郵便ポスト「1日1通以下」激増で撤去検討「いずれ電話ボックスのように消えていく」

 日本郵便は7月27日、全国におよそ17万5000本ある郵便ポストのうち4分の1にあたる4万4000本は1カ月の投函量が30通以下、との調査結果を明らかにした。今後はコスト削減のためにポストが撤去される可能性もあるという。

「今年6月にポストから郵便物を回収する担当者に聞き取り調査を実施したところ、月の投函数が毎日1通以下となる30通以下が25.1%に達し、さらに、月に0〜1通というほぼ利用されていないポストも3.9%あったといいます。1日1回は必ず集配に行かなければならず、維持費の問題もあり、総務省の有識者会議の中でポストの削減について話し合われているのです」(社会部記者)

 ポストは郵便法施行規則によって、2003年度の郵政公社発足時の本数をなるべく維持することが定められており、03年に約18万6000本あったポストは大半が維持されたまま残された。しかし、郵便物は21年連続で減少し続けるなどポストの存在意義も薄れつつある。

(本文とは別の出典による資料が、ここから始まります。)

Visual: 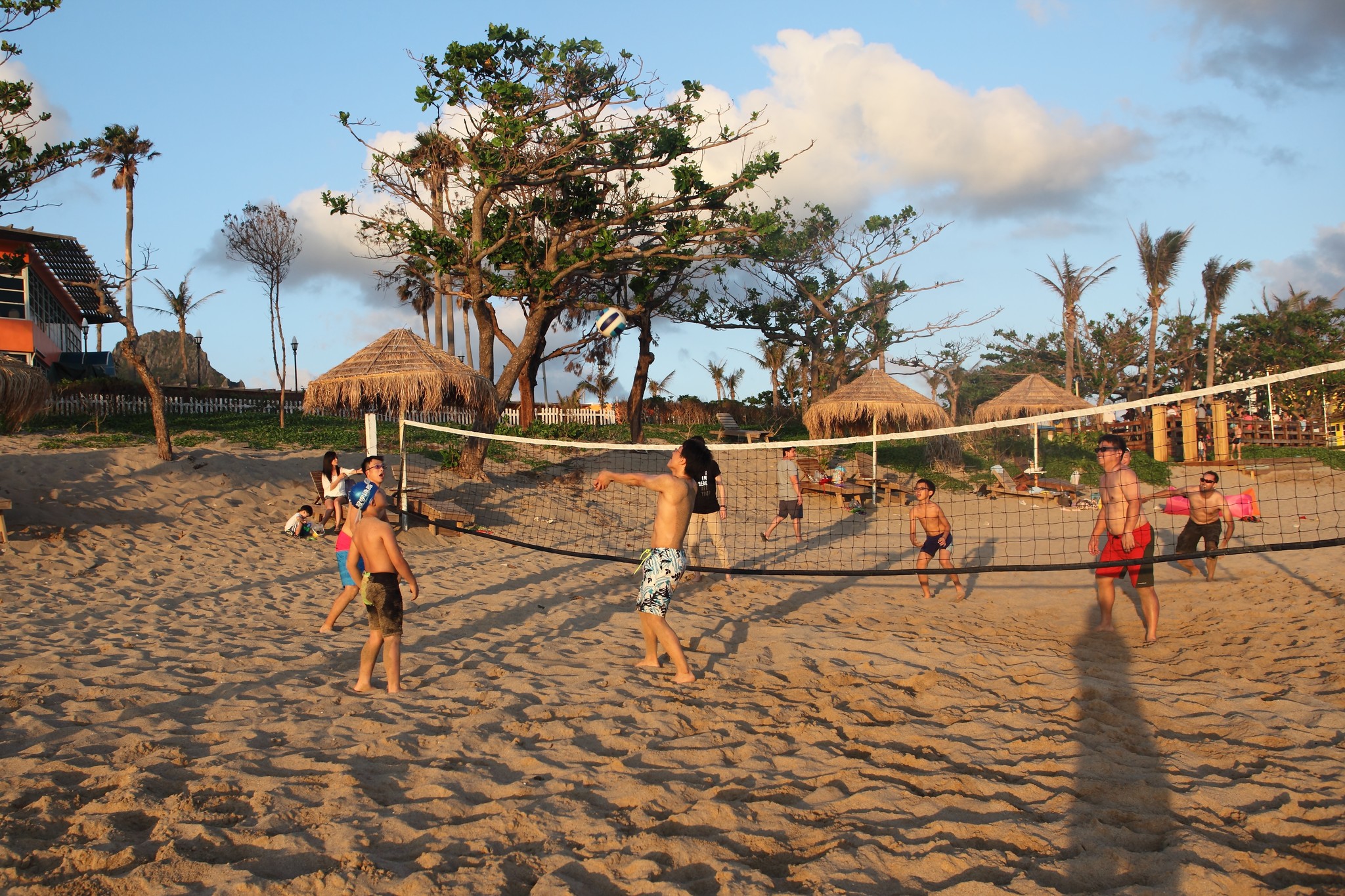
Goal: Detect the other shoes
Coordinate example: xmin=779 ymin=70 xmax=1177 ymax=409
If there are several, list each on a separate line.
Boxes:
xmin=1030 ymin=504 xmax=1039 ymax=507
xmin=976 ymin=492 xmax=983 ymax=496
xmin=990 ymin=496 xmax=997 ymax=500
xmin=1018 ymin=500 xmax=1027 ymax=505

「世界的に見てアメリカで約14万本、中国では9万本ですから、日本のポストが極端に多いというわけではありません。ただ、オーストラリアでも手紙の減少が原因で郵便公社の経営を圧迫しているとして、配達回数の低減や送料の値上げが検討されているようです。日本では総務省の有識者会議でデジタル技術を活用して存続させる案も出ているようですが、今後も投函される郵便物は減少傾向にあると考えられますし、維持費などを考慮すると投函量が少ないところは撤去する流れが強いようです」(経済ライター)

 有識者会議に出席した柘植芳文総務副大臣は、「過去とは状況が異なる。勇気を持って撤去することも考えていい」と語った。時代の趨勢とはいえ、郵便ポストもかつての公衆電話ボックスのように希少な存在になっていくのかもしれない。